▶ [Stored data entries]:
====
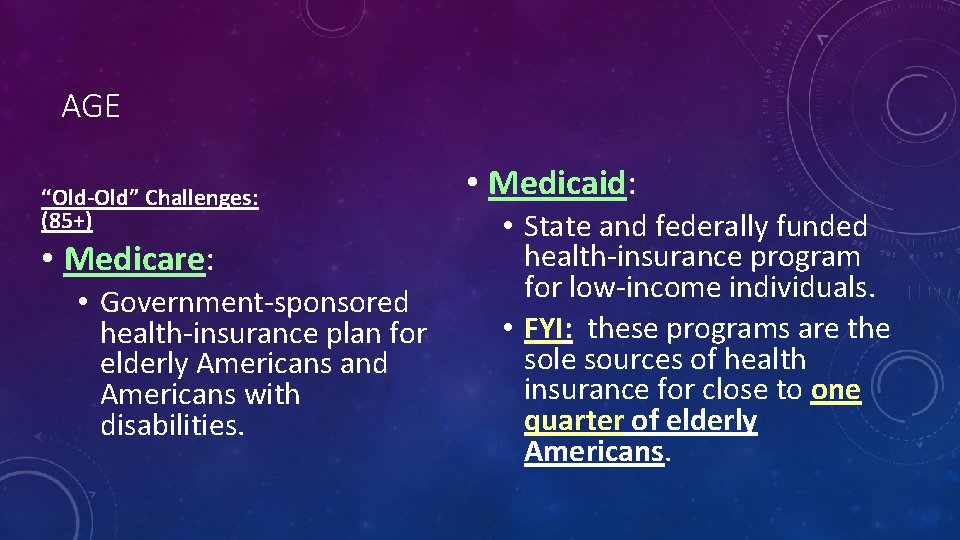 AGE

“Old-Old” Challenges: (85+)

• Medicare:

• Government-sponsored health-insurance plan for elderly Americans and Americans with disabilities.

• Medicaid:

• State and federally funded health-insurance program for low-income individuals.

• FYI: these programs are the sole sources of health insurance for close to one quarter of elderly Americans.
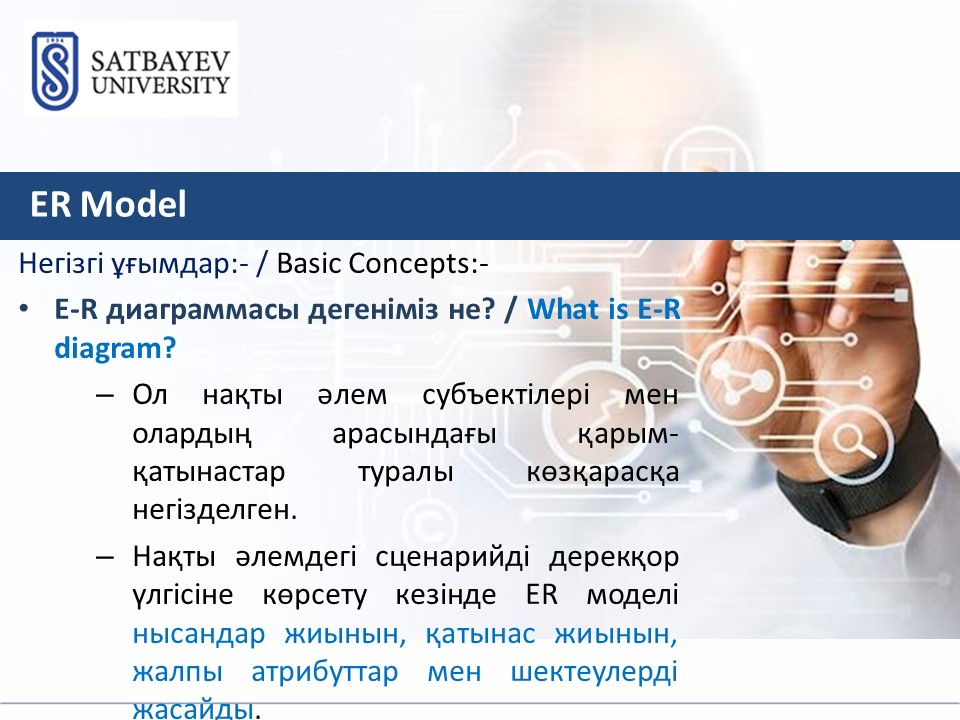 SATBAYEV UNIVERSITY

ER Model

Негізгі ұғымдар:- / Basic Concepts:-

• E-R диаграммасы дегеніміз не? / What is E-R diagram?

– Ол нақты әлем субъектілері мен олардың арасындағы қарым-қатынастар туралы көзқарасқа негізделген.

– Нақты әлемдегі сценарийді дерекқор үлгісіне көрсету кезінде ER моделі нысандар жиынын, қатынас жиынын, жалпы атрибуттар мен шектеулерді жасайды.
====
▶ [Exercise instructions]: What you return must be the lines above that run from the line with "Негізгі ұғымдар:- /" to the line with "туралы көзқарасқа негізделген.", inclusive, each copied exactly.

▶ [Solution to this exercise]:
Негізгі ұғымдар:- / Basic Concepts:-

• E-R диаграммасы дегеніміз не? / What is E-R diagram?

– Ол нақты әлем субъектілері мен олардың арасындағы қарым-қатынастар туралы көзқарасқа негізделген.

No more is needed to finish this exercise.